++++ Data in this exercise

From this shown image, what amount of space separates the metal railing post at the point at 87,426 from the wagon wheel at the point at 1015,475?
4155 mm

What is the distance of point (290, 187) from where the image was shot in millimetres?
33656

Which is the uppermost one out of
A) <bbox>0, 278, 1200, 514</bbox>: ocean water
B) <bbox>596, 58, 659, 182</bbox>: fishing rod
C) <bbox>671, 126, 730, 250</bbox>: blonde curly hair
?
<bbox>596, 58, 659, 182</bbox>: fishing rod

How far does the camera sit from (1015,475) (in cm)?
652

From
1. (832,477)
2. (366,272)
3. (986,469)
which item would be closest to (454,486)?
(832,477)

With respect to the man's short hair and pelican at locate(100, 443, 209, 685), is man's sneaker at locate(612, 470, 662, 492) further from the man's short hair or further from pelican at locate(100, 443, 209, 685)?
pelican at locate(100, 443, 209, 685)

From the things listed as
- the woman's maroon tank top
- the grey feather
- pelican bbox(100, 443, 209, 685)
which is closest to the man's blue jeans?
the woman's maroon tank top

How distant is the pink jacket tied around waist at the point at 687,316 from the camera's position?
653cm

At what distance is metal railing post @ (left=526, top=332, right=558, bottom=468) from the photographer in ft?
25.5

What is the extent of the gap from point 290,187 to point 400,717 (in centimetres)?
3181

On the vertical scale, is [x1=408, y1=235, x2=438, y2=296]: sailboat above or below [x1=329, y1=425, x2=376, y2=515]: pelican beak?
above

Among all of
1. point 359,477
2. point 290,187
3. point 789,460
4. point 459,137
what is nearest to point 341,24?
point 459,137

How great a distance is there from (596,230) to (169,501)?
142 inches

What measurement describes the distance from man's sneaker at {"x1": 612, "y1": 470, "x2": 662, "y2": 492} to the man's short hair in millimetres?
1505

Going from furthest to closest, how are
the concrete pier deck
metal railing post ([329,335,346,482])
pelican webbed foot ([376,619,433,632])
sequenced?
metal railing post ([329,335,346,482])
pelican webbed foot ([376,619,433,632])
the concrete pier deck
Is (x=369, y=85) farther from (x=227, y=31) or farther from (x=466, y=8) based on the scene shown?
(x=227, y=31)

++++++++

Copy out the part of the rows that opens with the line containing "Going from furthest to closest, how are" and runs through the last of the rows, reproducing it word for word.

Going from furthest to closest, how are
the concrete pier deck
metal railing post ([329,335,346,482])
pelican webbed foot ([376,619,433,632])
sequenced?
metal railing post ([329,335,346,482])
pelican webbed foot ([376,619,433,632])
the concrete pier deck
Is (x=369, y=85) farther from (x=227, y=31) or farther from (x=466, y=8) based on the scene shown?
(x=227, y=31)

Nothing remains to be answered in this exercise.